Adi Prayitno, Direktur Eksekutif Parameter Politik, juga menjelaskan bahwa politik adalah sarana untuk mencapai kekuasaan. Politik adalah alat untuk mencapai kekuasaan dan tujuan. Tentu dengan nilai-nilai etik politik yang menjadi dasar dan tidak melanggar kaidah kepesantrenan. Politik adalah soal untung dan rugi, maka akan terjadi dinamika politik yang tidak seragam, bahkan meskipun berasal dari satu almamater sekalipun.

Sementara itu, KH Ilyasi Siradj, menjelaskan bahwa di pesantren tidak ada pelajaran keilmuan politik secara khusus. Santri tidak pernah diajari menyampaikan kritik dengan cara lantang dan nada profokatif. Justru, di dalam lembaga pesantren diajarkan kalimat-kalimat sejuk dan memiliki nilai-nilai kearifan Islam. Jika ada santri yang demo misalnya, itu adalah santri yang masuk ke dunia kampus.

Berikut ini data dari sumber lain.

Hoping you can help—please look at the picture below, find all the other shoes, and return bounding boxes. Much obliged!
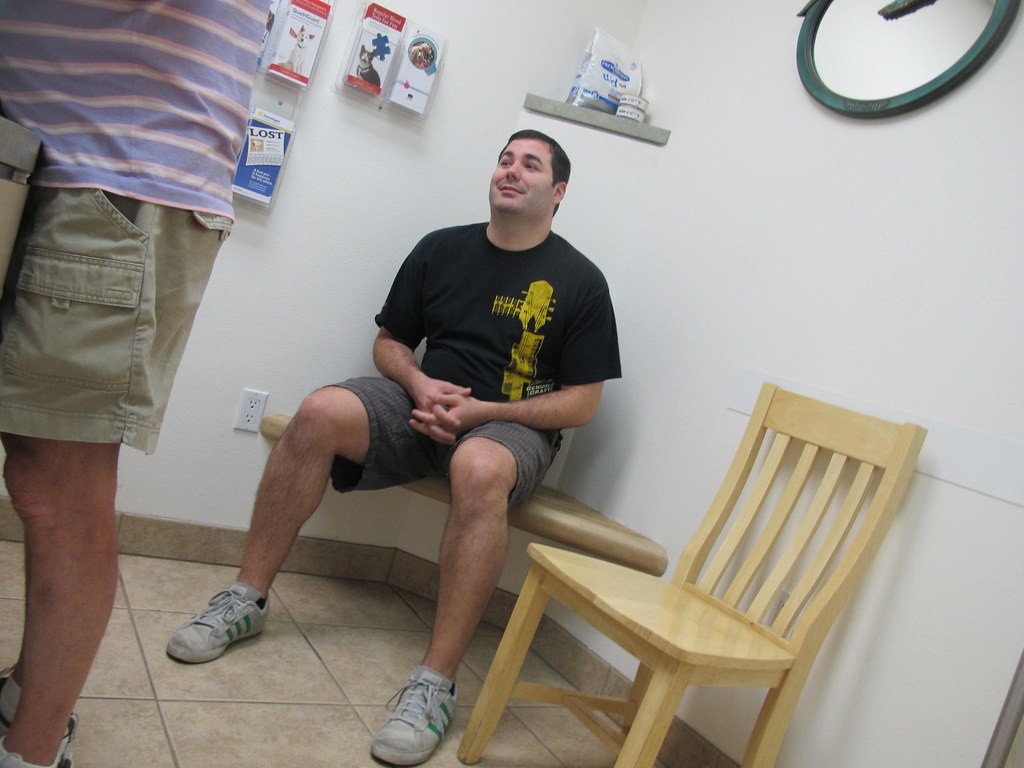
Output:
[0,664,78,768]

“Santri diajarkan etika menyampaikan gagasan dengan cara arif. Maka tidak akan terjadi sebuah konfrontasi yang lahir dari lembaga pesantren,” tegas Kiai Ilyasi terkait dengan santri dan dunia politik saat ini. Terkait dengan dunia politik, di lingkungan pesantren terjadi polarisasi kepartaian.

Akan tetapi, hal tersebut tidak akan dijadikan sebagai sikap yang saling menjatuhkan. Jadi politik yang digunakan adalah adalah politik kebijakan tanpa memandang rendah kepada lawan politik yang berseberangan.

“Politikus tidak harus menjadi pejabat publik, akan tetapi harus menjadi bermanfaat baik kepada diri sendiri maupun kepada masyarakat,” demikian Kiai Ilyasi Siradj menjelaskan di akhir paparannya.